“Later,” he said.

The gun was wheeled into place and it became the center for all the firing from the palace. In a few seconds it was pouring a steady stream of lead into the oaken door and splintering the lock into a hundred pieces. With a howl the men saw the barrier fall and pressed on. Danbury led them, but halfway he fell. Forty men swarmed over him.

Once within the palace walls, Wilson and Stubbs 188 found their hands full. They realized as they charged through the outer guardroom and down the dark, oak-furnished hall that this gang at their heels would be difficult to control within the intricate mazes of this old building. But their attention was soon taken from this by a volley from the antechamber to the right which opened into the old throne room. The men rallied well and followed at their heels as they pressed through the door. They found here some twenty men. Wilson had emptied his revolver and found no time in which to reload.

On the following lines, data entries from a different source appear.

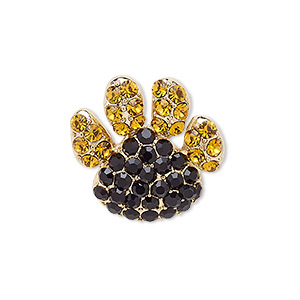 spot pin, czech glass rhinestone with gold-finished brass and pewter (zinc-based alloy), amber brown and black, 32x24mm paw. sold individually.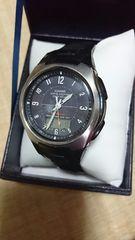 カシオソーラー腕時計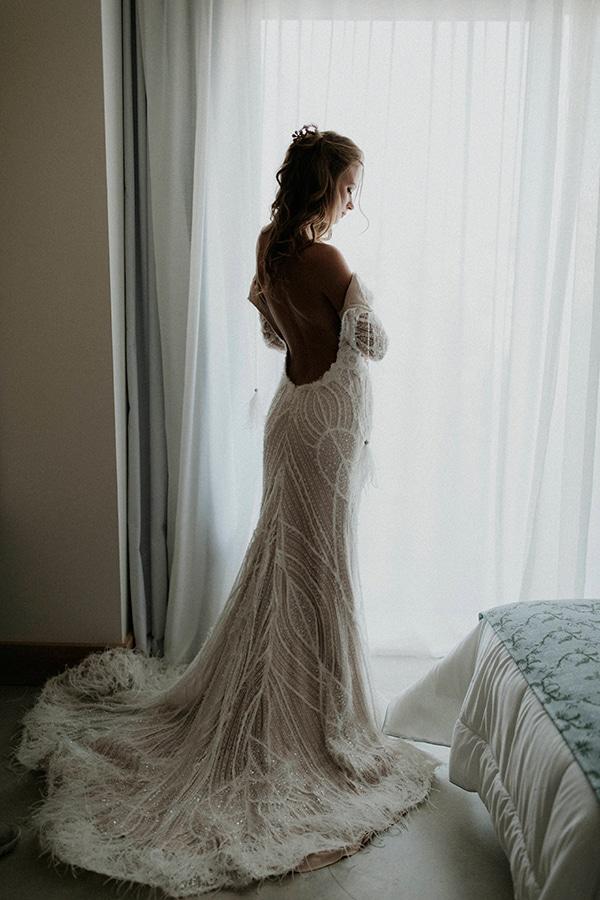 boho-desert-wedding-inspiration-014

He hurled himself upon the first man he saw and the two fell to the floor where they tumbled about like small boys in a street fight. They kicked and squirmed and reached for each other’s throats until they rolled into the anteroom where they were left alone to fight it out. Wilson made his feet and the other followed as nimbly as a cat. Then the two faced each other. The humor of the situation steadied Wilson for a moment. Shot after shot was ringing through the old building, men fighting for their lives with modern rifles, and yet here he stood driven back to a savage, elemental contest with bare fists in a room built a century before. It was almost as though he had suddenly been thrust out of the present into the past. But the struggle was none the less serious.

His opponent rushed and Wilson met him with a blow which landed between the eyes. It staggered him. Wilson closed with him, but he felt a pair of strong arms tightening about the small of his back. 189 In spite of all he could do, he felt himself break. He fell. The fellow had his throat in a second. He twisted and squirmed but to no purpose. He tried a dozen old wrestling tricks, but the fingers only tightened the firmer. Cheek against cheek the two lay and the fingers with fierce zeal sank deeper and deeper into Wilson’s throat. He strained his breast in the attempt to catch a single breath. He saw the stuccoed ceiling above him slowly blur and fade. The man’s weight pressed with cruel insistence until it seemed as though he were supporting the whole building. He heard his deep gulping breathing, felt his hot breath against his neck.

The situation grew maddening because of his helplessness, then terrifying. Was he going to die here in an anteroom at the hands of this common soldier? Was he going to be strangled like a clerk at the hands of a footpad? Was the end coming here, within perhaps a hundred yards of Jo? He threw every ounce in him into a final effort to throw off this demon. The fellow, with legs wide apart, remained immovable save spasmodically to take a tighter grip.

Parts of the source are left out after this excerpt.